Quote the issue report on the OAuth2 login filter word for word, covering the stretch from "Current Behavior" through "fact an uber-AuthenticationManager.".

■ **Selected extract**
☆ ☆ ☆ ☆ ☆ ☆ ☆

Expected Behavior
As I understand AuthenticationManager is meant to be the main entity to manage core authentication process, i.e. to provide an Authentication object. I would expect that in particular, it has the authority to exchange (incl. its type) the Authentication object returned by the AuthenticationProviders.
Current Behavior
The OAuth2LoginAuthenticationFilter offers a way to customize the AuthenticationManager it uses via OAuth2LoginConfigurer which is fine. However, with the current design of the filter, it places a strong assumption on the AuthenticationManager, that it will return an Authentication of type OAuth2LoginAuthenticationToken (cast in OAuth2LoginAuthenticationFilter.attemptAuthentication()). This deprives the AuthenticationManager authority to e.g. wrap the Authentication object returned by providers into a new of different type. In that way the filter becomes in fact an uber-AuthenticationManager.
Context
Use case: replace the GrantedAuthorities during business context change (e.g. in multi-tenant applications). As the GrantedAuthorities are part of Authentication object, the only way to replace them, without resorting to recreating the Token (which introduces high level of coupling into the specific AuthenticationProvider details) - is to wrap the Authentication object into a custom one. Additional context is that the scenario should work for various authentication schemes (another argument against Token re-creation).
My current workaround is to use the OAuth2LoginConfigurer.successHandler() to replace the object within SecurityContext, but I recognize this is OAuth2LoginConfigurer-specific, which de-facto drives into using similar specific workarounds for other authentication schemes in place, as a general solution with AuthenticationManager cannot be used.

☆ ☆ ☆ ☆ ☆ ☆ ☆

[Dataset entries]
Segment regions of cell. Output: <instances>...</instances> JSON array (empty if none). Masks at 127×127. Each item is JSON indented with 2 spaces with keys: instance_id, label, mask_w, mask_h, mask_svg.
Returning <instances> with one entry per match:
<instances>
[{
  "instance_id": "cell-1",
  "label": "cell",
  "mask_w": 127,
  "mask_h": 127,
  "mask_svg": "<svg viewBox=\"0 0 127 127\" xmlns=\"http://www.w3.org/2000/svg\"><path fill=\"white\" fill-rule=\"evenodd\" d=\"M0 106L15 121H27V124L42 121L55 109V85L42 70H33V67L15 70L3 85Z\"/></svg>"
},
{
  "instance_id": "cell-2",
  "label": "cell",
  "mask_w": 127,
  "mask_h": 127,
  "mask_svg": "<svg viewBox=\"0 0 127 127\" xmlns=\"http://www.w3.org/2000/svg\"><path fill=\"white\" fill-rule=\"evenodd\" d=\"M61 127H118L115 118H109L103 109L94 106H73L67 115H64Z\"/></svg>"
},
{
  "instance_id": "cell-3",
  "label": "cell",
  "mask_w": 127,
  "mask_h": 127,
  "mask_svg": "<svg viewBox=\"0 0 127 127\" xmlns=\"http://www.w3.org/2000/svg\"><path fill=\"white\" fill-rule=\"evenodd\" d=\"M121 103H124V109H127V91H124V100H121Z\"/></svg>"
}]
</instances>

☆ ☆ ☆ ☆ ☆ ☆ ☆

■ **Answer to the exercise**
Current Behavior
The OAuth2LoginAuthenticationFilter offers a way to customize the AuthenticationManager it uses via OAuth2LoginConfigurer which is fine. However, with the current design of the filter, it places a strong assumption on the AuthenticationManager, that it will return an Authentication of type OAuth2LoginAuthenticationToken (cast in OAuth2LoginAuthenticationFilter.attemptAuthentication()). This deprives the AuthenticationManager authority to e.g. wrap the Authentication object returned by providers into a new of different type. In that way the filter becomes in fact an uber-AuthenticationManager.